**Set of tasks**
[1] List the folder names that the Stack Overflow page about PHP include files gives as common names for the folder holding public material.
[2] Update the Stack Overflow page about PHP include files from "We started with" to "to my database)", replacing "website" with "web application".

**Document text**
——

Announcing Stack Overflow Documentation

We started with Q&A. Technical documentation is next, and we need your help.

Whether you're a beginner or an experienced developer, you can contribute.

Sign up and start helping → Learn more about Documentation →

I'm building a website based on php and i want to ask where to put files that are retrieved with a require statement, so that they can not be accessed from users with their browser. (for example a php file that connects to my database)

EDIT actually i think the better way is to put them outside the public root because apache tutorial says htaccess will have a slowdown impact. it can be done with adding a ../ for example require("../myFile.php"); (At least this works in my server) Best regards to all

share|improve this question
you can answer your own question and accept it, so other people find the solution faster! – Anonymous Oct 23 '11 at 23:03

That depends on the web server configuration. Usually (or at least in all cases I witnessed), you have a document root which cannot be accessed by users with their browser, with in there a folder containing all public material (often called htdocs, httpdocs, public_html or anything of the kind. Often, you can place your PHP include files in that root, and then require them using require("../include_file.php"); However, it depends on the configuration whether PHP can include files outside your public folder. If not, a .htaccess file is your best option.

——

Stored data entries

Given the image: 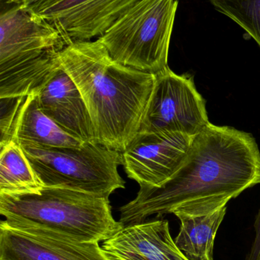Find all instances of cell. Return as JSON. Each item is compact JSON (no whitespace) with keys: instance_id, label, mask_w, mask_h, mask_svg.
Instances as JSON below:
<instances>
[{"instance_id":"6da1fadb","label":"cell","mask_w":260,"mask_h":260,"mask_svg":"<svg viewBox=\"0 0 260 260\" xmlns=\"http://www.w3.org/2000/svg\"><path fill=\"white\" fill-rule=\"evenodd\" d=\"M260 183V151L253 135L209 123L194 137L185 165L162 186H140L120 208L123 226L172 213L199 215L227 206Z\"/></svg>"},{"instance_id":"7a4b0ae2","label":"cell","mask_w":260,"mask_h":260,"mask_svg":"<svg viewBox=\"0 0 260 260\" xmlns=\"http://www.w3.org/2000/svg\"><path fill=\"white\" fill-rule=\"evenodd\" d=\"M60 59L83 98L98 143L125 151L140 129L155 74L116 62L99 39L68 44Z\"/></svg>"},{"instance_id":"3957f363","label":"cell","mask_w":260,"mask_h":260,"mask_svg":"<svg viewBox=\"0 0 260 260\" xmlns=\"http://www.w3.org/2000/svg\"><path fill=\"white\" fill-rule=\"evenodd\" d=\"M0 214L11 227L80 243L106 241L124 227L109 199L67 188L0 193Z\"/></svg>"},{"instance_id":"277c9868","label":"cell","mask_w":260,"mask_h":260,"mask_svg":"<svg viewBox=\"0 0 260 260\" xmlns=\"http://www.w3.org/2000/svg\"><path fill=\"white\" fill-rule=\"evenodd\" d=\"M67 46L42 15L15 5L0 16V88L9 95L38 92L61 67Z\"/></svg>"},{"instance_id":"5b68a950","label":"cell","mask_w":260,"mask_h":260,"mask_svg":"<svg viewBox=\"0 0 260 260\" xmlns=\"http://www.w3.org/2000/svg\"><path fill=\"white\" fill-rule=\"evenodd\" d=\"M44 186L67 188L109 198L125 188L121 152L99 143L47 148L19 145Z\"/></svg>"},{"instance_id":"8992f818","label":"cell","mask_w":260,"mask_h":260,"mask_svg":"<svg viewBox=\"0 0 260 260\" xmlns=\"http://www.w3.org/2000/svg\"><path fill=\"white\" fill-rule=\"evenodd\" d=\"M177 0H143L100 38L116 62L157 74L168 67Z\"/></svg>"},{"instance_id":"52a82bcc","label":"cell","mask_w":260,"mask_h":260,"mask_svg":"<svg viewBox=\"0 0 260 260\" xmlns=\"http://www.w3.org/2000/svg\"><path fill=\"white\" fill-rule=\"evenodd\" d=\"M210 123L206 100L193 76L178 75L169 67L155 74V82L138 132H181L195 136Z\"/></svg>"},{"instance_id":"ba28073f","label":"cell","mask_w":260,"mask_h":260,"mask_svg":"<svg viewBox=\"0 0 260 260\" xmlns=\"http://www.w3.org/2000/svg\"><path fill=\"white\" fill-rule=\"evenodd\" d=\"M194 137L181 132H138L121 152L127 175L140 186H162L186 163Z\"/></svg>"},{"instance_id":"9c48e42d","label":"cell","mask_w":260,"mask_h":260,"mask_svg":"<svg viewBox=\"0 0 260 260\" xmlns=\"http://www.w3.org/2000/svg\"><path fill=\"white\" fill-rule=\"evenodd\" d=\"M0 260H111L99 243H80L0 223Z\"/></svg>"},{"instance_id":"30bf717a","label":"cell","mask_w":260,"mask_h":260,"mask_svg":"<svg viewBox=\"0 0 260 260\" xmlns=\"http://www.w3.org/2000/svg\"><path fill=\"white\" fill-rule=\"evenodd\" d=\"M35 95L41 111L66 133L84 143H98L83 98L62 66Z\"/></svg>"},{"instance_id":"8fae6325","label":"cell","mask_w":260,"mask_h":260,"mask_svg":"<svg viewBox=\"0 0 260 260\" xmlns=\"http://www.w3.org/2000/svg\"><path fill=\"white\" fill-rule=\"evenodd\" d=\"M102 248L111 260H189L172 239L166 220L124 226Z\"/></svg>"},{"instance_id":"7c38bea8","label":"cell","mask_w":260,"mask_h":260,"mask_svg":"<svg viewBox=\"0 0 260 260\" xmlns=\"http://www.w3.org/2000/svg\"><path fill=\"white\" fill-rule=\"evenodd\" d=\"M143 0H89L50 16H43L59 30L67 45L100 38Z\"/></svg>"},{"instance_id":"4fadbf2b","label":"cell","mask_w":260,"mask_h":260,"mask_svg":"<svg viewBox=\"0 0 260 260\" xmlns=\"http://www.w3.org/2000/svg\"><path fill=\"white\" fill-rule=\"evenodd\" d=\"M12 141L47 148L79 146L84 142L70 136L40 108L36 95L25 98L14 125Z\"/></svg>"},{"instance_id":"5bb4252c","label":"cell","mask_w":260,"mask_h":260,"mask_svg":"<svg viewBox=\"0 0 260 260\" xmlns=\"http://www.w3.org/2000/svg\"><path fill=\"white\" fill-rule=\"evenodd\" d=\"M227 206L212 213L175 215L181 222L176 244L189 260H213L214 244Z\"/></svg>"},{"instance_id":"9a60e30c","label":"cell","mask_w":260,"mask_h":260,"mask_svg":"<svg viewBox=\"0 0 260 260\" xmlns=\"http://www.w3.org/2000/svg\"><path fill=\"white\" fill-rule=\"evenodd\" d=\"M0 148V193L39 192L44 186L22 148L12 141Z\"/></svg>"},{"instance_id":"2e32d148","label":"cell","mask_w":260,"mask_h":260,"mask_svg":"<svg viewBox=\"0 0 260 260\" xmlns=\"http://www.w3.org/2000/svg\"><path fill=\"white\" fill-rule=\"evenodd\" d=\"M218 12L242 27L260 47V0H210Z\"/></svg>"},{"instance_id":"e0dca14e","label":"cell","mask_w":260,"mask_h":260,"mask_svg":"<svg viewBox=\"0 0 260 260\" xmlns=\"http://www.w3.org/2000/svg\"><path fill=\"white\" fill-rule=\"evenodd\" d=\"M26 97L6 98L1 100V118H0V129L1 139L0 147L12 142V133L15 119L21 104Z\"/></svg>"},{"instance_id":"ac0fdd59","label":"cell","mask_w":260,"mask_h":260,"mask_svg":"<svg viewBox=\"0 0 260 260\" xmlns=\"http://www.w3.org/2000/svg\"><path fill=\"white\" fill-rule=\"evenodd\" d=\"M64 0H24L21 4L32 12L40 14Z\"/></svg>"},{"instance_id":"d6986e66","label":"cell","mask_w":260,"mask_h":260,"mask_svg":"<svg viewBox=\"0 0 260 260\" xmlns=\"http://www.w3.org/2000/svg\"><path fill=\"white\" fill-rule=\"evenodd\" d=\"M256 237L250 253L246 260H260V209L255 222Z\"/></svg>"},{"instance_id":"ffe728a7","label":"cell","mask_w":260,"mask_h":260,"mask_svg":"<svg viewBox=\"0 0 260 260\" xmlns=\"http://www.w3.org/2000/svg\"><path fill=\"white\" fill-rule=\"evenodd\" d=\"M24 2V0H8V3L12 4L20 5Z\"/></svg>"}]
</instances>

——

**Correct answers**
[1] htdocs, httpdocs, public_html

[2]
We started with Q&A. Technical documentation is next, and we need your help.

Whether you're a beginner or an experienced developer, you can contribute.

Sign up and start helping → Learn more about Documentation →

I'm building a web application based on php and i want to ask where to put files that are retrieved with a require statement, so that they can not be accessed from users with their browser. (for example a php file that connects to my database)